(What you should do)
Would you reproduce the data below exactly, please, leaving out its images?

(Given data)

+---+

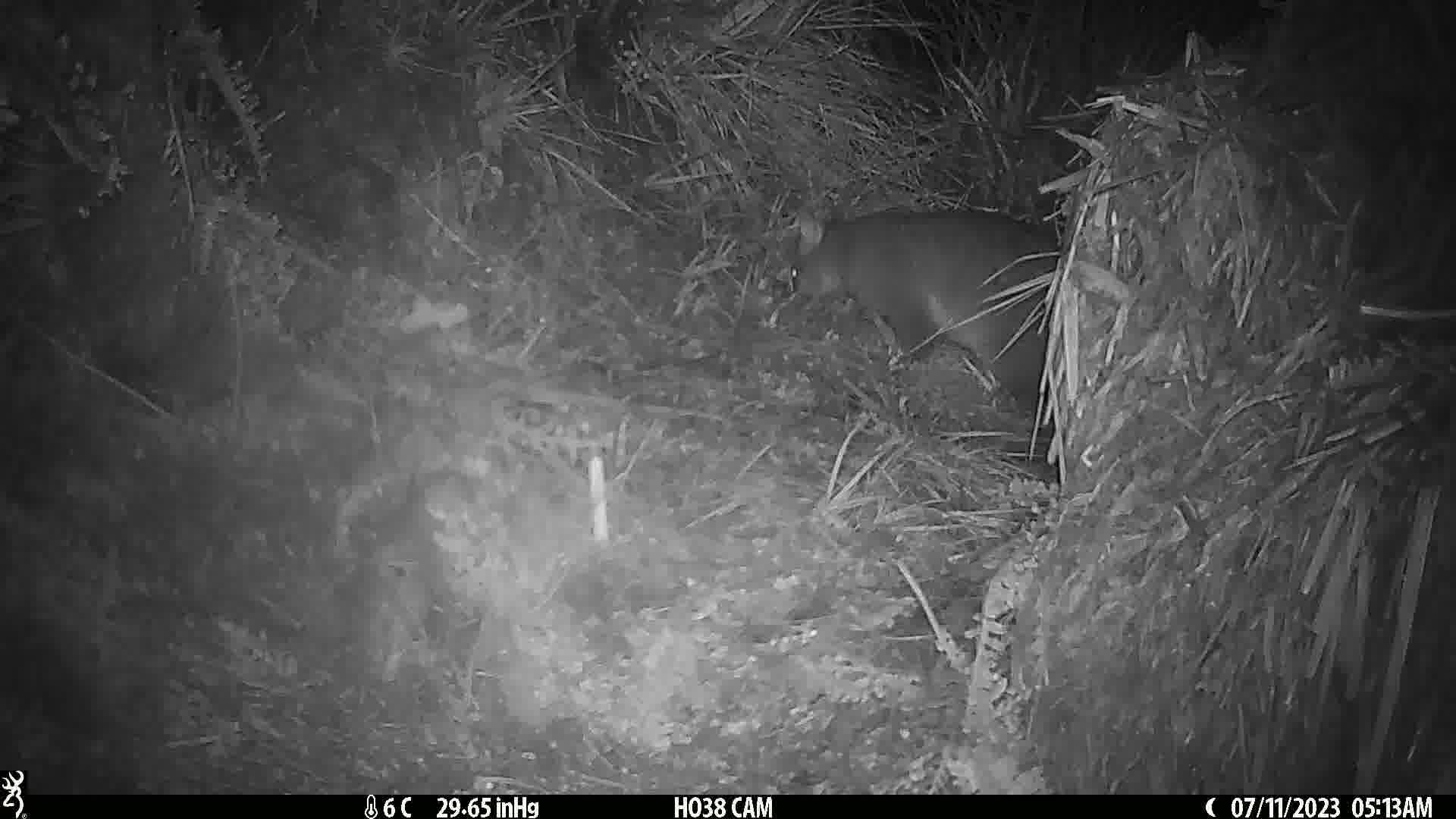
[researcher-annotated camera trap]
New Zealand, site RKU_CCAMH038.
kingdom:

+---+

(Response below)
[researcher-annotated camera trap]
New Zealand, site RKU_CCAMH038.
kingdom:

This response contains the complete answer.